Some mass vaccination sites in U.S. begin to close as some demand falls.
By Adeel Hassan and Noah Weiland
Some county health departments that a month ago couldn’t keep up with vaccine demand have now started closing some of their mass vaccination sites for lack of customers, and some counties are declining vaccine shipments.
Now that more than half of adults in the United States have received at least one Covid-19 vaccine dose and the country has surpassed 200 million administered doses, demand for shots appears to be slowing in many areas.
White House and health officials are comparing the next phase of the vaccination campaign to a get-out-the-vote effort. Officials in many states are looking past mass vaccination sites and toward having patients get vaccinated by their own doctors, where people are most at ease — a shift that will require the Biden administration to ship vaccine in much smaller quantities.
The seven-day average of vaccinations has declined somewhat in recent days, to 2.95 million a day as of Thursday, from a high point of 3.38 million last week, according to a New York Times analysis of data from the Centers for Disease Control and Prevention.

> ACTIVITY 1
Using the article on mass vaccination sites, decide whether each statement agrees with it. Answer yes or no and quote the deciding words. (a) More than half of adults in the United States have received at least one Covid-19 vaccine dose. (b) The seven-day average of vaccinations reached a new high as of Thursday. (c) Some counties are declining vaccine shipments.
> ACTIVITY 2
According to the article on mass vaccination sites, why are officials in many states turning toward having patients vaccinated by their own doctors, and what will that shift require?

> INFORMATION SUPPLIED
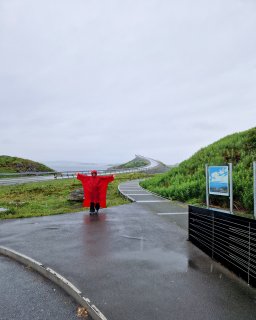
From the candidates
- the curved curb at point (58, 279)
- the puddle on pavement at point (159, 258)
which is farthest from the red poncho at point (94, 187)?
the puddle on pavement at point (159, 258)

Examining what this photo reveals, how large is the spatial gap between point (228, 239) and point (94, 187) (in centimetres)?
678

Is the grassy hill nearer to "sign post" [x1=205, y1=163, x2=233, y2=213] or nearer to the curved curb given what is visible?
"sign post" [x1=205, y1=163, x2=233, y2=213]

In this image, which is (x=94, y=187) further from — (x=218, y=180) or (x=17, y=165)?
(x=17, y=165)

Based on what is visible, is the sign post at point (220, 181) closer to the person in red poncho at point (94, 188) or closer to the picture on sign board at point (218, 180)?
the picture on sign board at point (218, 180)

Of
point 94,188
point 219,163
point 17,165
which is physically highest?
point 17,165

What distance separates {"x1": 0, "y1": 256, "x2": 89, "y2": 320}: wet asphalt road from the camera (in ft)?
13.7

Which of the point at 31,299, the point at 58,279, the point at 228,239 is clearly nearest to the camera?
the point at 31,299

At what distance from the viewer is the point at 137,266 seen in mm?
5758

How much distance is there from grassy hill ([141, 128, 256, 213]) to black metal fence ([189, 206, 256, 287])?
6.16 metres

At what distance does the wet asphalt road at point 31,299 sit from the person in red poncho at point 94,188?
591cm

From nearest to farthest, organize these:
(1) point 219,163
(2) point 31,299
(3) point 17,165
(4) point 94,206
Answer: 1. (2) point 31,299
2. (4) point 94,206
3. (1) point 219,163
4. (3) point 17,165

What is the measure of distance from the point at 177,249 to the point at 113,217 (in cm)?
444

> EXERCISE RESPONSE 1
(a) Yes: "more than half of adults in the United States have received at least one Covid-19 vaccine dose"
(b) No: "has declined somewhat in recent days, to 2.95 million a day as of Thursday, from a high point of 3.38 million last week"
(c) Yes: "some counties are declining vaccine shipments"

> EXERCISE RESPONSE 2
Officials favor vaccination by patients' own doctors because that is where people are most at ease. The shift will require the Biden administration to ship vaccine in much smaller quantities.